The BioIndustry Association (BIA) has released its 2025 UK biotech financing report, showing that UK biotech has demonstrated resilience in a challenging 2025 and enters 2026 with renewed confidence and broadening investor appetite
A strong finish for VC deals
The UK biotech sector has emerged from one of its most selective investment climates in a decade, ending 2025 with clear signs of renewed momentum and increased investor confidence.
The UK firmly retained its position as Europe’s leading national biotech market throughout the year, representing 30% of all European venture financing, despite a 13.2% year‑on‑year drop in venture capital investment, totalling £1.79bn across 58 deals.
While much of 2025 was characterised by investor caution, the final quarter delivered an unmistakable shift.
Q4 recorded 22 completed deals (the highest quarterly deal count of the year), indicating positive investor sentiment going into 2026.
This renewed deal flow signals the beginning of a healthier distribution of capital across the biotech ecosystem.
Despite almost 47% of total capital raised in 2025 coming from just two Q1 transactions, the landmark investments in Isomorphic Labs and Verdiva Bio reaffirmed that global investors continue to view the UK as a destination of choice for biotech.
These transactions contributed to a sharp rise in the average deal size to £30.8m — up from £18.7m in 2024.
Transactions underscore positive investor appetite
Beyond private capital markets, strategic transactions provided a strong indicator of sector confidence.
MSD’s £7.5bn acquisition of Verona Pharma was one of the largest global biotech exits in recent years, underscoring sustained international appetite for high‑quality UK biotech despite the absence of IPO activity.

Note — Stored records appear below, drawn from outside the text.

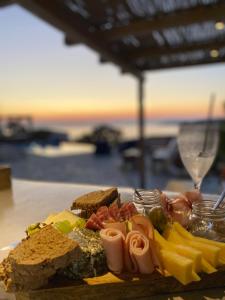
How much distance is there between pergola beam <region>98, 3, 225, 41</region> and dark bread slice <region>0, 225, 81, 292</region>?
162 cm

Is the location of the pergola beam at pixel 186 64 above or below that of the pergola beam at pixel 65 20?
below

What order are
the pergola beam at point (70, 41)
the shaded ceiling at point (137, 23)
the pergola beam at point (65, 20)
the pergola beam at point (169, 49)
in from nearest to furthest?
1. the pergola beam at point (65, 20)
2. the shaded ceiling at point (137, 23)
3. the pergola beam at point (70, 41)
4. the pergola beam at point (169, 49)

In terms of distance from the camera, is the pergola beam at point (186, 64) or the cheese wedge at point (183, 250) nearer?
the cheese wedge at point (183, 250)

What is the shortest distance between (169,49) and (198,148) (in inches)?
77.0

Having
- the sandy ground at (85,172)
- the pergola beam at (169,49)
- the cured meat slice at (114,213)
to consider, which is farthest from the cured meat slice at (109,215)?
the sandy ground at (85,172)

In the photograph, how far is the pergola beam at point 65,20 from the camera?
1.42 meters

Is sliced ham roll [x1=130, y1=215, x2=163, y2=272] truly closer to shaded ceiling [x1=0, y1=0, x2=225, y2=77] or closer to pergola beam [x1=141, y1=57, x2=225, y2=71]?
shaded ceiling [x1=0, y1=0, x2=225, y2=77]

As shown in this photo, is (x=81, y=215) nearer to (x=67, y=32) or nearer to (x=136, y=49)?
(x=67, y=32)

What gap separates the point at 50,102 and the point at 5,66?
151 inches

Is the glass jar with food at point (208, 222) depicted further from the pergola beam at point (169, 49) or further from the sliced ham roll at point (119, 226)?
the pergola beam at point (169, 49)

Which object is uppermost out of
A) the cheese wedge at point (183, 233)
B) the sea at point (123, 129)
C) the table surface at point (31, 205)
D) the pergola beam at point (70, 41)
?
the pergola beam at point (70, 41)

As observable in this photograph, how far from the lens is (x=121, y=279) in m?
0.48

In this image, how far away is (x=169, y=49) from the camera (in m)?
2.58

Major acquisitions by Sanofi and other global pharmaceutical leaders further reinforced this trend.
Turning policy into action
The macro‑environment going into 2026 should also bolster UK biotech.
The Nasdaq ended 2025 at an all‑time high, investor sentiment is strengthening and the UK‑US pharmaceutical trade deal has reinforced confidence in the UK market.

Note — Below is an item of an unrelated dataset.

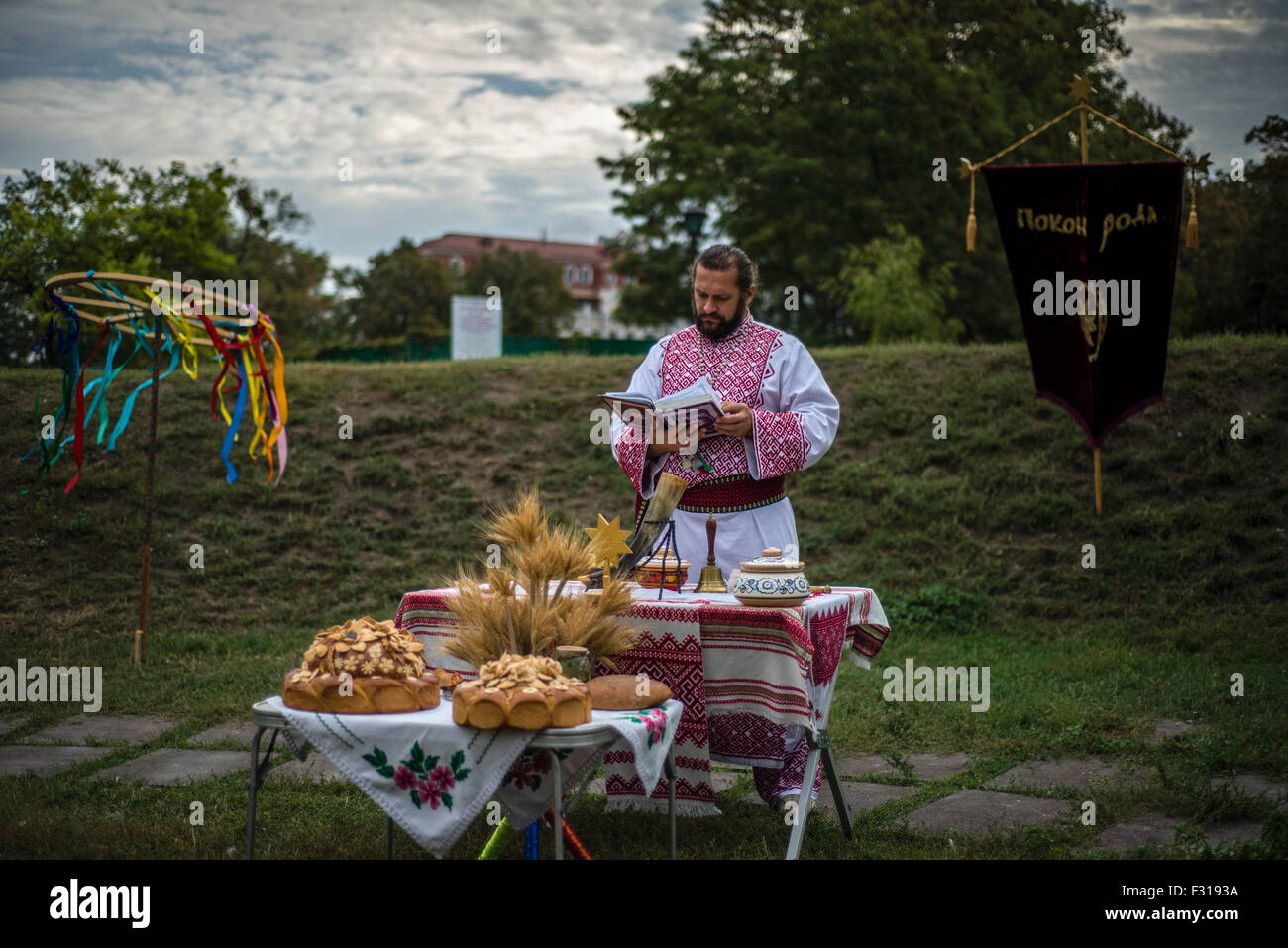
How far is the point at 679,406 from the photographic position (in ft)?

Crucially, 2025 saw the policy foundations laid for a new era of domestic capital deployment, most notably the Life Sciences Sector Plan, the Mansion House reforms and the first evidence of pension‑backed investment into the sector through the Draig Therapeutics financing and Aviva investing in Cambridge Innovation Capital.
With overseas institutions making up 68% of investors in UK Series A deals and 89% of investors in Series B+, the quality of UK opportunities is not in question, but there is a clear opportunity for greater participation by UK domestic institutions, such as pension funds.
Jane Wall, Managing Director of the BIA, said: "If 2024 was marked by a rebound, 2025 has been a year of caution and strategic maturation."
"While the headline venture capital figure of £1.79bn represents a 13.2% decrease from the previous year, this figure belies a sector that is increasingly focused on high conviction in UK science."
"However, the geopolitical landscape is precarious and the IPO window is entering its fifth year of restricted activity."
"Later-stage leads are still dominated by international capital and the mandate for 2026 is clear: the UK Government must deliver to support a vital sector of the economy and domestic investors must be encouraged to deploy here while we continue to welcome overseas capital."
"The BIA remains committed to ensuring the UK is not just a place where world-class science starts, but where it stays, grows and thrives."
"This report is a testament to our sector’s resilience and a roadmap for the breakthrough decade ahead."